3. Can residents of states where abortion is illegal receive out-of-state coverage or travel assistance?
Over the past few weeks, many large employers – including Microsoft, Bank of America, Disney and Netflix – have said they will be rolling out programs to help with travel expenses so that workers or other beneficiaries in prohibiting states can travel for abortions elsewhere.
But it’s not as simple as it seems. Employers will need to determine whether workers access this benefit through the health plan or other method of reimbursement. Protection of private life, too, can be a problem. Some consultants also said employers will need to consider whether their travel reimbursement conflicts with other rules. If an employer, for example, covers travel costs for abortion procedures but not for an eating disorder clinic, does this violate the Mental Health Parity and Addiction Equity Act? If a plan does not have providers willing or able to perform abortions, does it violate state or federal network adequacy rules?

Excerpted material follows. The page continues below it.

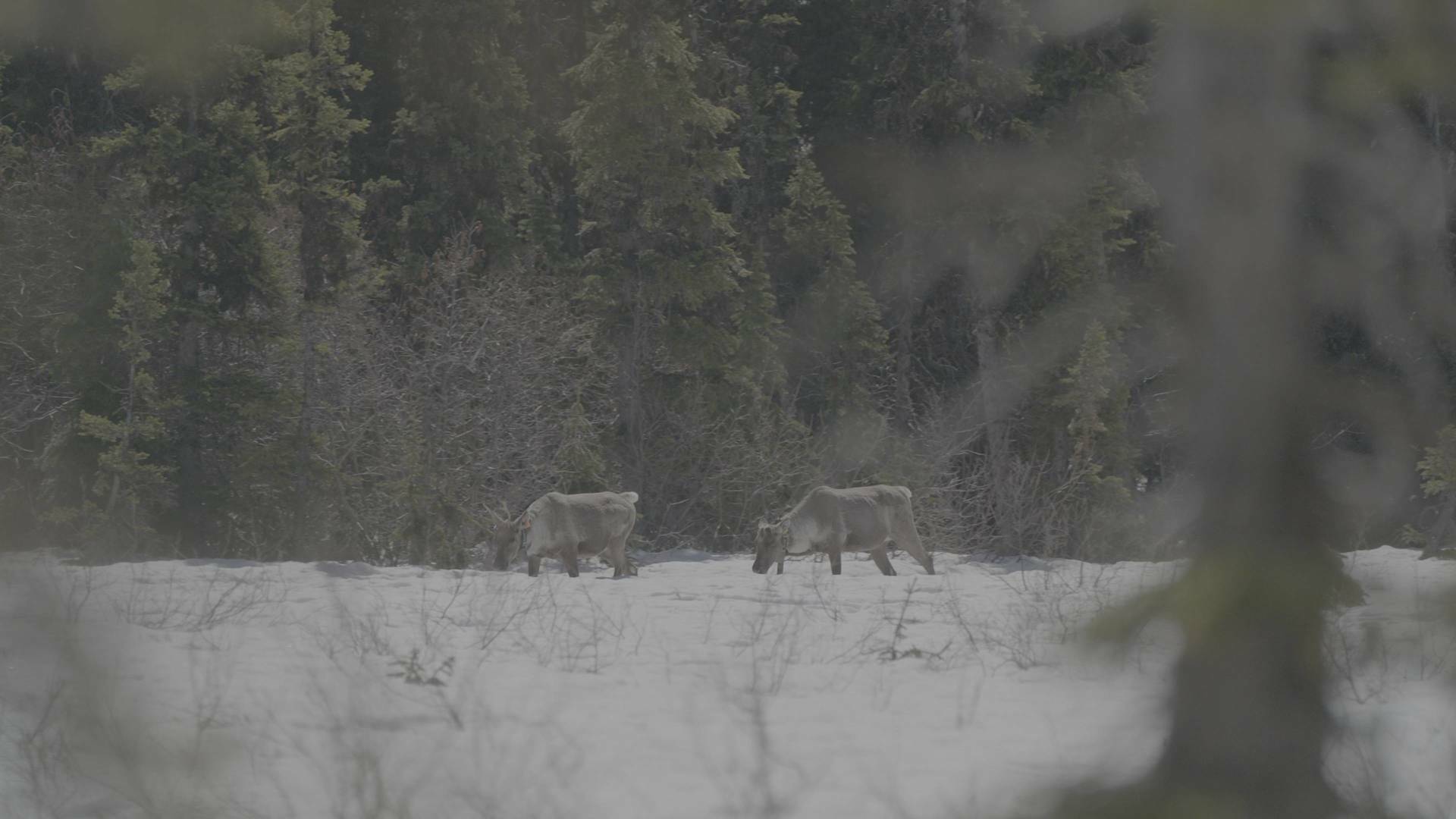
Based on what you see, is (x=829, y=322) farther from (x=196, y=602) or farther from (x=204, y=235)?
(x=196, y=602)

Lawmakers need to think about these conflicts, said Jessica Waltman, vice president of compliance at benefits company MZQ Consulting. “They could put all employer-sponsored group plans in their state in a very precarious position if this state law prohibits them from complying with federal law,” she said, especially if they restrict access to benefits under the Pregnancy Discrimination Act.
There are other potential conflicts if an employer is in a state that allows abortion but a worker is in a state that restricts it. “If I’m an Oregon-based company, my insurance plan should provide abortion coverage, but what do I do about an employee in Oklahoma? I don’t know the answer” , said Rene Thornedirector at Jackson Lewis, where she oversees litigation involving self-insured businesses.
It’s also unclear whether state laws will target insurers, employers or others who provide benefits, including travel or televisiting, for abortion services.
Laws that restrict abortion, Thorne wrote in a white paper for customers, generally apply to the provider of medical care and sometimes to those who “aid or abet” abortion. Some states, including Texas, allow private citizens to sue for $10,000 anyone who offers an illegal abortion or helps someone access an abortion.
Whether these laws are applied to employers or insurers will undoubtedly end up in court.
“We are in uncharted territory here, as we have never been in a situation where plans, as well as their sponsoring employers and those who administer the plans, could face criminal liability in connection with a plan benefit,” said Seth Perettadirector of the Groom Law Group, which advises employers.
The answers won’t come soon, but “there will be so much litigation about this,” Thorne said.